In this case, the People concede that tinted windows are not necessarily unlawful. However, tinting which "obstructs or reduces the driver's clear view through the windshield or side windows" may be illegal. (Veh. Code, § 26708, subd. (a)(2); People v. Niebauer (1989) 214 Cal.App.3d 1278, 1292 ["If an officer forms an opinion in a common sense examination of a vehicle that there is a film placed upon the vehicle's windows in an unauthorized place or that light is obstructed in the fashion contemplated by the statute, such evidence will be sufficient to support conviction"].)

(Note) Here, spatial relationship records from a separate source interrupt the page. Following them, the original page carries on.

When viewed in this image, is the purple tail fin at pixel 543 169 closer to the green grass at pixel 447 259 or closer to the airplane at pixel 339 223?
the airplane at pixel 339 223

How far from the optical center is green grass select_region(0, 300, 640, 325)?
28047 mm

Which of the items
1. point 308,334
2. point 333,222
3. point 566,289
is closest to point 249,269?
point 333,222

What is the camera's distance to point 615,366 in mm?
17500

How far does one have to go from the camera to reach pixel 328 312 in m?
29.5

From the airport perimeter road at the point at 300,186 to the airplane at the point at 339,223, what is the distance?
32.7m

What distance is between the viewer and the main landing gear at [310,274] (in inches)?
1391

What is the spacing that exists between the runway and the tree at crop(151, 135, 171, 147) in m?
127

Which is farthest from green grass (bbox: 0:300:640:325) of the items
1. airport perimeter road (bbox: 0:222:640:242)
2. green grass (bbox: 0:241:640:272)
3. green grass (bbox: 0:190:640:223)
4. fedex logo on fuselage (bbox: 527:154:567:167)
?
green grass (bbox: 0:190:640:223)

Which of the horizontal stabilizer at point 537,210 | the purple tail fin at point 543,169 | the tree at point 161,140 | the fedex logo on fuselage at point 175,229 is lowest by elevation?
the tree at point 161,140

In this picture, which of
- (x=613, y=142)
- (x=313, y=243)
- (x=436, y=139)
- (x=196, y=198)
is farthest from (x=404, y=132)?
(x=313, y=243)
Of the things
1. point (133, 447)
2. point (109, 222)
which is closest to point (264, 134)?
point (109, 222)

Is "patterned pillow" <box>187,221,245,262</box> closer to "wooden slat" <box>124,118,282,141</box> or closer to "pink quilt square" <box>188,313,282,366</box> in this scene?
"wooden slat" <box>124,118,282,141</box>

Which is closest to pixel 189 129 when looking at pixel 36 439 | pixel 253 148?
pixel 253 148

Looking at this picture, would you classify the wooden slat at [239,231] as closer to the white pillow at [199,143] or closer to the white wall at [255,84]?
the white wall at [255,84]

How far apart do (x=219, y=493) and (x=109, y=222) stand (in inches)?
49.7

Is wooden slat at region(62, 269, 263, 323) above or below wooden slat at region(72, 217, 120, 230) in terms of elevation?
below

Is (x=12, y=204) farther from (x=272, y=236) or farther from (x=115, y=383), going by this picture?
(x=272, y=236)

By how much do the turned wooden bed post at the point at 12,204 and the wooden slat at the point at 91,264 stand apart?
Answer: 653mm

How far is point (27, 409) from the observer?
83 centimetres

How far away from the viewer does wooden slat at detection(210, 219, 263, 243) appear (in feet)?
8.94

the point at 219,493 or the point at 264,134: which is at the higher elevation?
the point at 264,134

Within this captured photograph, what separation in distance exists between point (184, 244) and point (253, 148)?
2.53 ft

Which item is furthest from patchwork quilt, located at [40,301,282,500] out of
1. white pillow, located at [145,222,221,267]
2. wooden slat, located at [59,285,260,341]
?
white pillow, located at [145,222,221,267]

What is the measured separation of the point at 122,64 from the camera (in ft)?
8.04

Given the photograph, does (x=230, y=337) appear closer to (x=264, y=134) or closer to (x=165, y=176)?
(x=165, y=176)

Appellant contends this case is controlled by the analysis in People v. Butler (1988) 202 Cal.App.3d 602 (Butler). We disagree. Butler stands for the straightforward position that merely observing tinted windows does not justify further inquiry by the police. (Id. at pp. 606-607.) In finding the contested stop in Butler was illegal, the court noted the officer had only seen the defendant's car "from a distance at night as he drove by the Highway Liquor Store and again as the car sped past him" before further noting the officer "'didn't like the idea of the tinted windows.'" (Id. at p. 606.) The facts of this case are different.

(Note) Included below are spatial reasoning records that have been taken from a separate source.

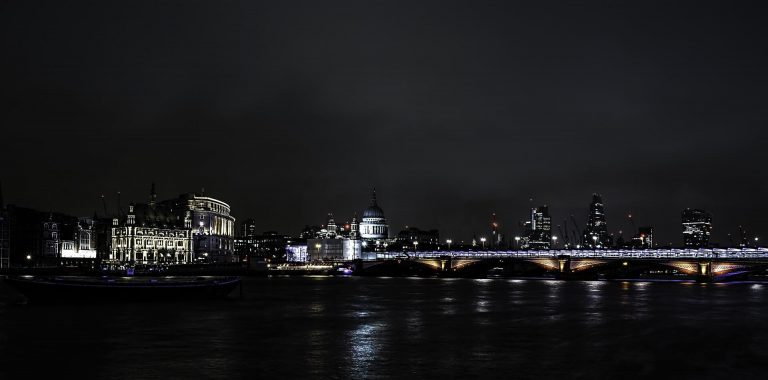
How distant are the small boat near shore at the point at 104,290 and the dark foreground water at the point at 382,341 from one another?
4.02 m

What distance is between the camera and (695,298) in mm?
103312

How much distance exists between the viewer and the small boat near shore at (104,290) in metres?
88.1

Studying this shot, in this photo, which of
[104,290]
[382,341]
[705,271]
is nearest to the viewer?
[382,341]

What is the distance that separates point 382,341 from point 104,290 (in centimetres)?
5215

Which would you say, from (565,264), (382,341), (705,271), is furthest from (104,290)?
(705,271)

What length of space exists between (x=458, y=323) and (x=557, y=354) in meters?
20.6

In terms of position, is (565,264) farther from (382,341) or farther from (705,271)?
(382,341)

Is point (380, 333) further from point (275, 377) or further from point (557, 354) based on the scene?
point (275, 377)

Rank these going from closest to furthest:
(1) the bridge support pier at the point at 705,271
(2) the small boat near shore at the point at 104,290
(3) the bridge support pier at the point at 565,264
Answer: (2) the small boat near shore at the point at 104,290
(1) the bridge support pier at the point at 705,271
(3) the bridge support pier at the point at 565,264

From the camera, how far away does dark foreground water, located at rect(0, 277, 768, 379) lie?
38.4 meters

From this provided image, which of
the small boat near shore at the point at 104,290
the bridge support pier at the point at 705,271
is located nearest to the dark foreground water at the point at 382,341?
the small boat near shore at the point at 104,290

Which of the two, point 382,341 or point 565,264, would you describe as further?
point 565,264

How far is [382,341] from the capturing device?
5097 cm

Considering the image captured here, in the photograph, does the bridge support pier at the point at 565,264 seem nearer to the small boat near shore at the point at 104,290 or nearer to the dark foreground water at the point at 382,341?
the dark foreground water at the point at 382,341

In this case, although lacking evidence of Officer Ary's experience with identifying illegal window tinting, the record contains descriptions of the tint and the circumstances surrounding Officer Ary's ability to view the tint, which demonstrate an objective basis upon which Officer Ary could reasonably suspect criminal activity. According to testimony found credible by the trial court, Officer Ary was within a car length of appellant's truck when he noticed "dark, dark tint" covering the driver's side front window "from the inside." The tint was dark enough that Officer Ary could not see into the truck at all, even though the surrounding area was well lit. This evidence, above and beyond the mere fact appellant's windows were tinted, is sufficient to form an objectively reasonable belief that the tinting observed was a Vehicle Code violation. (See United States v. Wallace (9th Cir. 2000) 213 F.3d 1216, 1220 ["heavy tint" that made it difficult to look into the vehicle was sufficient, standing alone, to establish probable cause to suspect a tinting violation]; People v. Hanes (1997) 60 Cal.App.4th Supp. 6, 9-10 [seeing tint so dark "as to appear black and prevent the officer from seeing the occupants of the front seats" as car passed "relatively slowly and directly in front of the officer at a lighted intersection" supported reasonable suspicion for detention].)

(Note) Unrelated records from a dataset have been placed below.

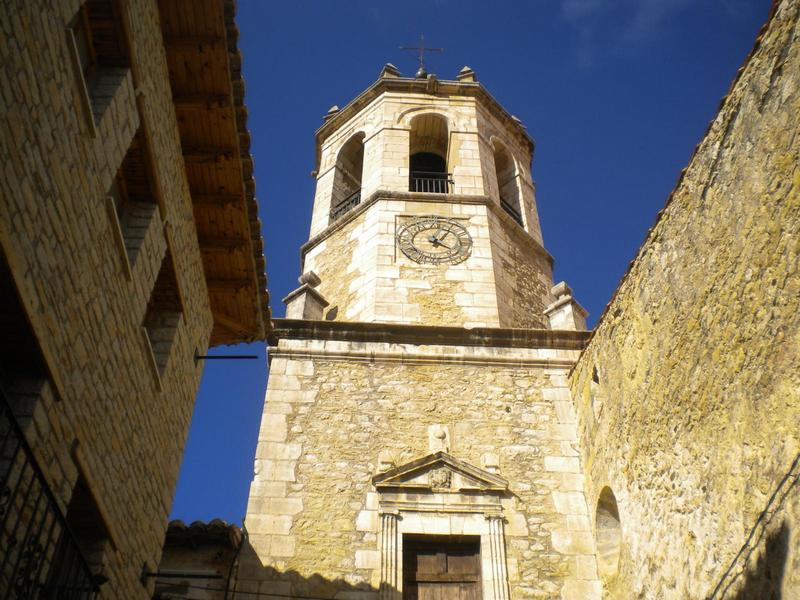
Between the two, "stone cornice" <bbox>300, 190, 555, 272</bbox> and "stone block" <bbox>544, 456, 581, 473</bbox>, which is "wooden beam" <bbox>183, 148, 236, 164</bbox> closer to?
"stone block" <bbox>544, 456, 581, 473</bbox>

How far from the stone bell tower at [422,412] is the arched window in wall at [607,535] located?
12 cm

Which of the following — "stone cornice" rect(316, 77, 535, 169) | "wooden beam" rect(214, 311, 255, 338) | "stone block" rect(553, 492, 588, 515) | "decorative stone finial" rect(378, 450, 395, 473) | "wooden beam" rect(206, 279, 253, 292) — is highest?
"stone cornice" rect(316, 77, 535, 169)

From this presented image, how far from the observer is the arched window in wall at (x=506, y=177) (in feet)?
49.6

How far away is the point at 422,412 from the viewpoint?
31.7 ft

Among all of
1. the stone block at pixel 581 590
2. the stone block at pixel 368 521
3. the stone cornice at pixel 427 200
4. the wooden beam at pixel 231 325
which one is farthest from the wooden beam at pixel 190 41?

As previously noted, although appellant points to conflicting evidence regarding the level of tint on the truck, he does not attack the credibility finding made by the trial court. Even if a direct challenge had been made, "the testimony of a witness is ordinarily sufficient to uphold a judgment 'even if it is contradicted by other evidence, inconsistent or false as to other portions.' " (People v. White (2014) 230 Cal.App.4th 305, 319, fn. 14.) --------
Given the facts recounted by Officer Ary and accepted by the trial court, we conclude the stop was reasonable. As such, we do not reach whether the later observation that appellant's center brake light was malfunctioning constitutes an independent basis for the stop.
DISPOSITION
The denial of the motion to suppress is affirmed.